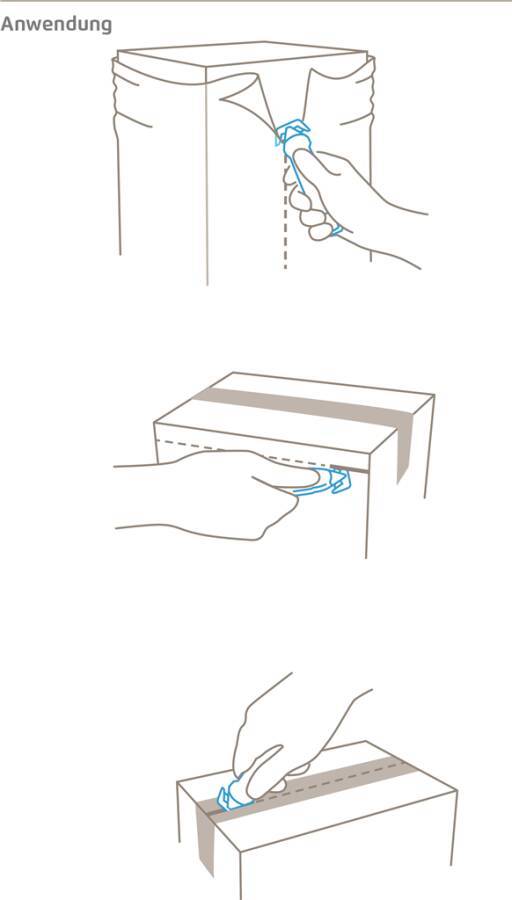 Anwendung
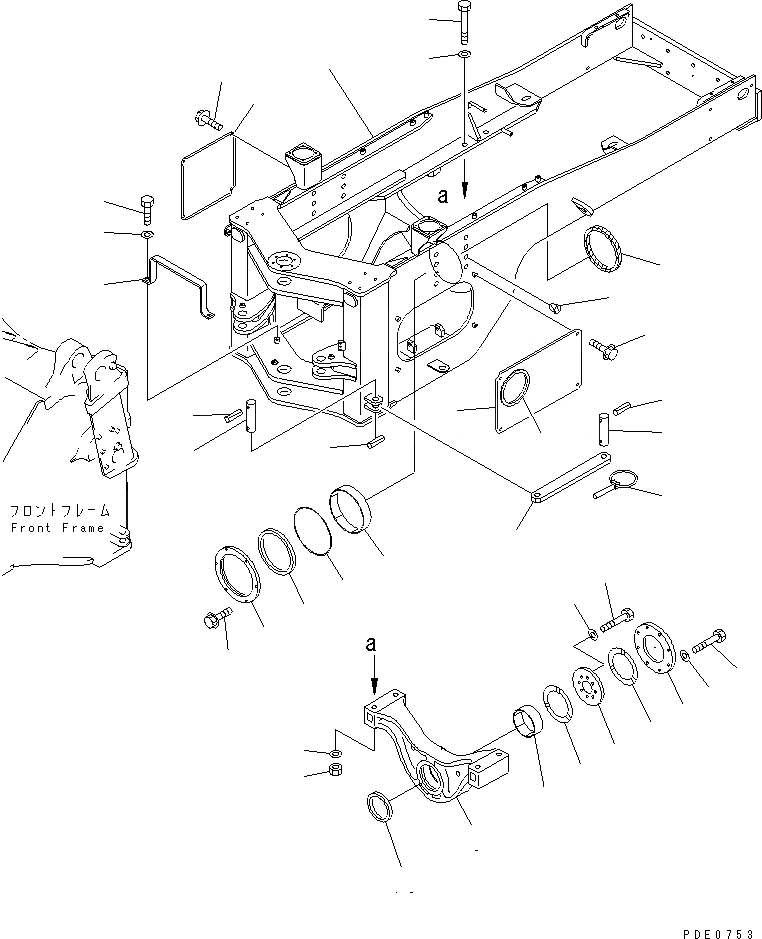 a

フロントフレーム
Front Frame

a

PDE0753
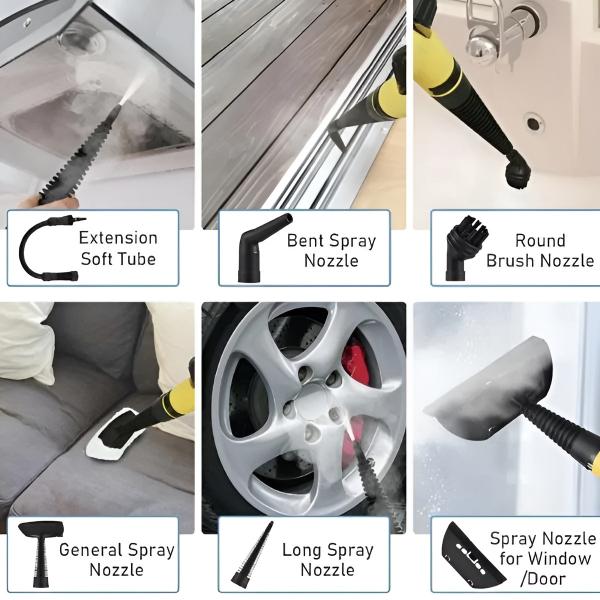 Extension Soft Tube

Bent Spray Nozzle

Round Brush Nozzle

General Spray Nozzle

Long Spray Nozzle

Spray Nozzle for Window /Door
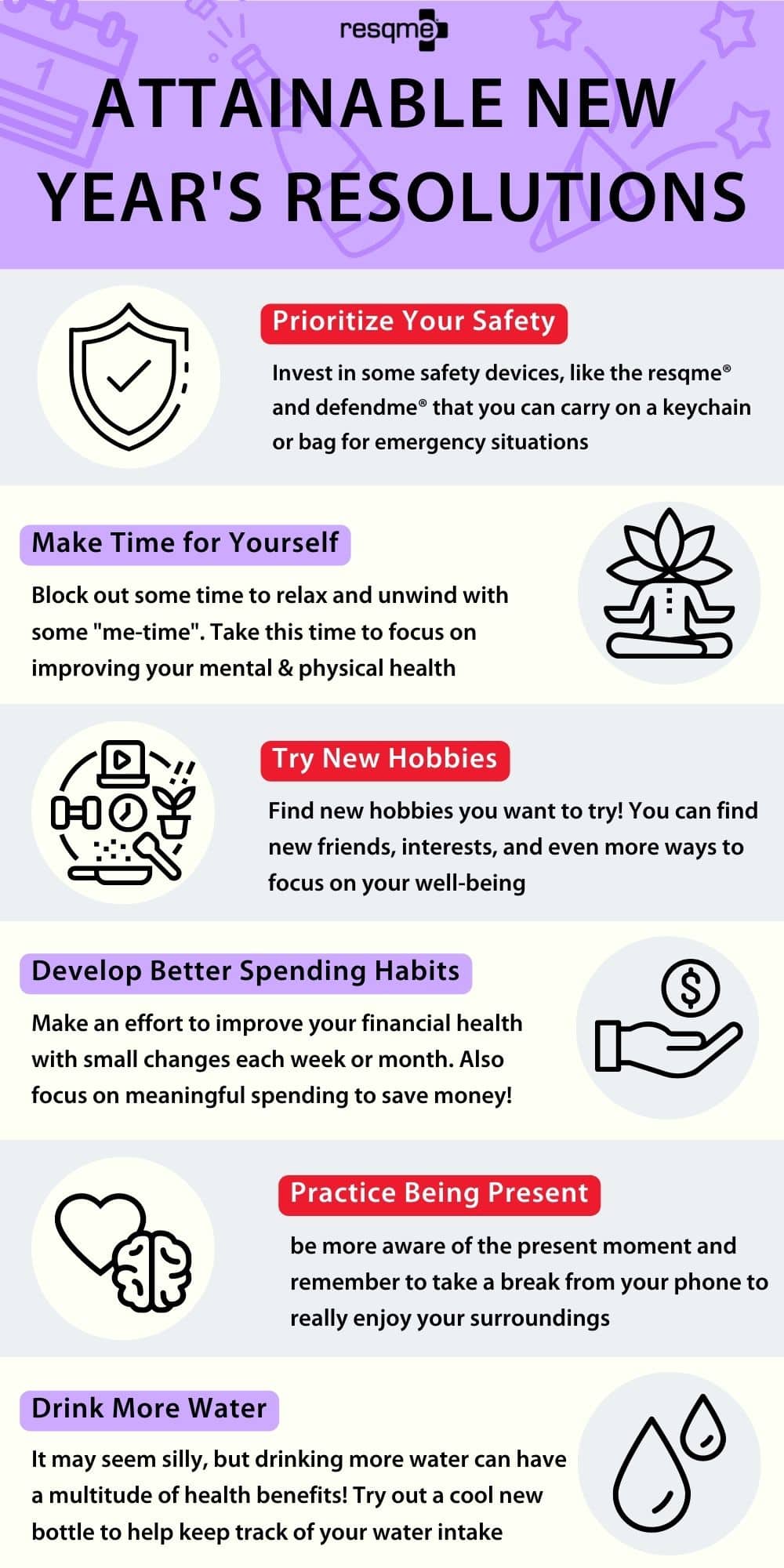 resqme

ATTAINABLE NEW YEAR'S RESOLUTIONS

Prioritize Your Safety

Invest in some safety devices, like the resqme® and defendme® that you can carry on a keychain or bag for emergency situations

Make Time for Yourself

Block out some time to relax and unwind with some "me-time". Take this time to focus on improving your mental & physical health

Try New Hobbies

Find new hobbies you want to try! You can find new friends, interests, and even more ways to focus on your well-being

Develop Better Spending Habits

Make an effort to improve your financial health with small changes each week or month. Also focus on meaningful spending to save money!

Practice Being Present

be more aware of the present moment and remember to take a break from your phone to really enjoy your surroundings

Drink More Water

It may seem silly, but drinking more water can have a multitude of health benefits! Try out a cool new bottle to help keep track of your water intake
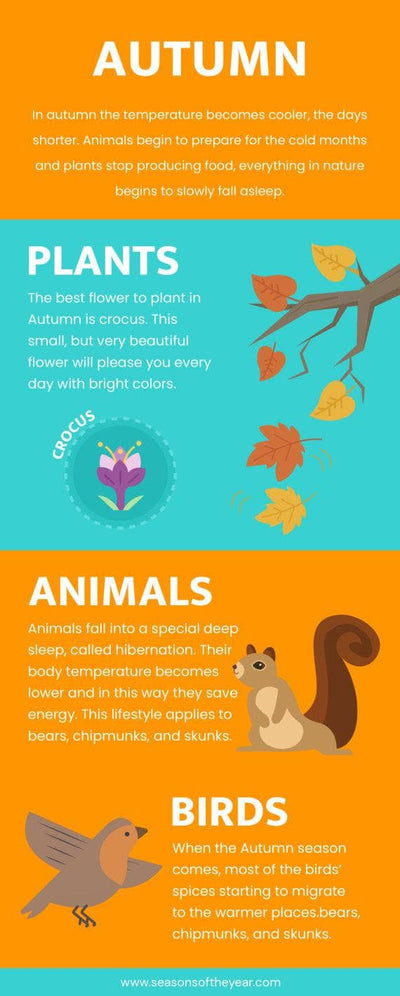 AUTUMN

In autumn the temperature becomes cooler, the days shorter. Animals begin to prepare for the cold months and plants stop producing food, everything in nature begins to slowly fall asleep.

PLANTS

The best flower to plant in Autumn is crocus. This small, but very beautiful flower will please you every day with bright colors.

CROCUS

ANIMALS

Animals fall into a special deep sleep, called hibernation. Their body temperature becomes lower and in this way they save energy. This lifestyle applies to bears, chipmunks, and skunks.

BIRDS

When the Autumn season comes, most of the birds' spices starting to migrate to the warmer places.bears, chipmunks, and skunks.

www.seasonsoftheyear.com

+++++

*Assignment*: Where an entry contains an image, leave the image out; otherwise retype everything exactly.

*Completed task*:
 Anwendung
 a

フロントフレーム
Front Frame

a

PDE0753
 Extension Soft Tube

Bent Spray Nozzle

Round Brush Nozzle

General Spray Nozzle

Long Spray Nozzle

Spray Nozzle for Window /Door
 resqme

ATTAINABLE NEW YEAR'S RESOLUTIONS

Prioritize Your Safety

Invest in some safety devices, like the resqme® and defendme® that you can carry on a keychain or bag for emergency situations

Make Time for Yourself

Block out some time to relax and unwind with some "me-time". Take this time to focus on improving your mental & physical health

Try New Hobbies

Find new hobbies you want to try! You can find new friends, interests, and even more ways to focus on your well-being

Develop Better Spending Habits

Make an effort to improve your financial health with small changes each week or month. Also focus on meaningful spending to save money!

Practice Being Present

be more aware of the present moment and remember to take a break from your phone to really enjoy your surroundings

Drink More Water

It may seem silly, but drinking more water can have a multitude of health benefits! Try out a cool new bottle to help keep track of your water intake
 AUTUMN

In autumn the temperature becomes cooler, the days shorter. Animals begin to prepare for the cold months and plants stop producing food, everything in nature begins to slowly fall asleep.

PLANTS

The best flower to plant in Autumn is crocus. This small, but very beautiful flower will please you every day with bright colors.

CROCUS

ANIMALS

Animals fall into a special deep sleep, called hibernation. Their body temperature becomes lower and in this way they save energy. This lifestyle applies to bears, chipmunks, and skunks.

BIRDS

When the Autumn season comes, most of the birds' spices starting to migrate to the warmer places.bears, chipmunks, and skunks.

www.seasonsoftheyear.com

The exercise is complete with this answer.